▶ _ПИСЬМЕННОЕ ЗАДАНИЕ A_:
В каком возрасте, согласно статье о детях африканских деревень, они обычно избавляются от опеки матери?
▶ _ПИСЬМЕННОЕ ЗАДАНИЕ B_:
Перепишите фрагмент статьи о детях африканских деревень от слов «Горсть раковин в» до слов «утратила своей ценности...» включительно, заменив «Горсть» на «Пригоршня».

▶ _ИСХОДНЫЙ ТЕКСТ_:
★ ★ ★
Главная страница ИД «Первого сентября»Главная страница газеты «Первое сентября»Содержание №35/2001

Первая тетрадь. Политика образования

Игорь АНДРЕЕВ

Каури

Горсть раковин в африканской деревне стоит столько же, сколько тысячу лет назад. И педагогика, которая начинается с этих самодельных денег, тоже не утратила своей ценности...

«Детская хижина»

Первое, что бросается в глаза при посещении африканских деревень, – удивительная самостоятельность детей. Как бдительные часовые, они раньше всех фиксируют появление «чужих», становятся добровольными гонцами, оповещающими об этом событии взрослых, интересуются целями вашего визита и возможностью получить достойный их внимания подарок. Шустрые и любопытные, будто стая резвых молодых обезьянок, они вначале с оглядкой на меня, а потом уже без всякой опаски гладили руку моей дочери, словно удивляясь тому, как это у здоровых, нормальных с виду людей может быть столь огорчительно бесцветная кожа.
Откуда берется такая самостоятельность? Оказывается, уже в возрасте шести-семи лет африканские дети (по крайней мере деревенские), как правило, избавляются от опеки матери и переселяются в особые хижины, переходя под неусыпный, но тактичный и неназойливый патронаж своих дедушек (мальчики) и бабушек (девочки). Если отсутствуют крупные когорты ровесников, объединяют погодков либо передают детей на воспитание в другую семью, желательно к дяде по матери.
★ ★ ★
▶ _Фрагменты пространственного набора данных_:
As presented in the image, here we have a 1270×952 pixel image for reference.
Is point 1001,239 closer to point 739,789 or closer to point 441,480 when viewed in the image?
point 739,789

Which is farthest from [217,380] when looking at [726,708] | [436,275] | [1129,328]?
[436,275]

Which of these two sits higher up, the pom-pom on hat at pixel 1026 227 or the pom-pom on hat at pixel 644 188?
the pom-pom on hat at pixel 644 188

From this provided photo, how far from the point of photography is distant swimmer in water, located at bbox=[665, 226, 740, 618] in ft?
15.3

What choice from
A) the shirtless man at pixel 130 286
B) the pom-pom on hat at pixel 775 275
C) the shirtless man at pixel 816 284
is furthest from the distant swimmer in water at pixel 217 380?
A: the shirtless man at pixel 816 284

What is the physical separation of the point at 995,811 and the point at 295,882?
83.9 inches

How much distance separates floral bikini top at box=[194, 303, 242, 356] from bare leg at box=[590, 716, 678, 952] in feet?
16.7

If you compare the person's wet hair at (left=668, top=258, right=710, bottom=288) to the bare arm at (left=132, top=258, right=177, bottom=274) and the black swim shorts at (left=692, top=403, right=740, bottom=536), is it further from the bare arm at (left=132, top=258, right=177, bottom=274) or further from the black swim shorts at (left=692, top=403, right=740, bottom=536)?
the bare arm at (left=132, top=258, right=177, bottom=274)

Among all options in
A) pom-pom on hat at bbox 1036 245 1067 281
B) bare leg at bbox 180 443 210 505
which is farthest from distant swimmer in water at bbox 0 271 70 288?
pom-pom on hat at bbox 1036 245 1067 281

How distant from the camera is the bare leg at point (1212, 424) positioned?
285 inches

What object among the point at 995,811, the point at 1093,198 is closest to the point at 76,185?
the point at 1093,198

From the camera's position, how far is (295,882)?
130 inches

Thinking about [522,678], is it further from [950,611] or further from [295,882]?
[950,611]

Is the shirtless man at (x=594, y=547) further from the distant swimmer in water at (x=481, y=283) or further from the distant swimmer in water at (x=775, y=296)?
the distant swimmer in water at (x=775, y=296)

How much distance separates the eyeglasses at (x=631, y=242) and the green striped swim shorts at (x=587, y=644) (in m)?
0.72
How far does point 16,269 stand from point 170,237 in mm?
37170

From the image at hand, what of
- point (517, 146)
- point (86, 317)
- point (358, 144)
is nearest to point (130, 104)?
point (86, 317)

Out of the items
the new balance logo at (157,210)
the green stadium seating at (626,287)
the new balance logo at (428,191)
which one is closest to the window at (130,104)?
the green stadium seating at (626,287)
★ ★ ★
▶ _ПОЛНОЕ РЕШЕНИЕ A_:
В возрасте шести-семи лет.

▶ _ПОЛНОЕ РЕШЕНИЕ B_:
Пригоршня раковин в африканской деревне стоит столько же, сколько тысячу лет назад. И педагогика, которая начинается с этих самодельных денег, тоже не утратила своей ценности...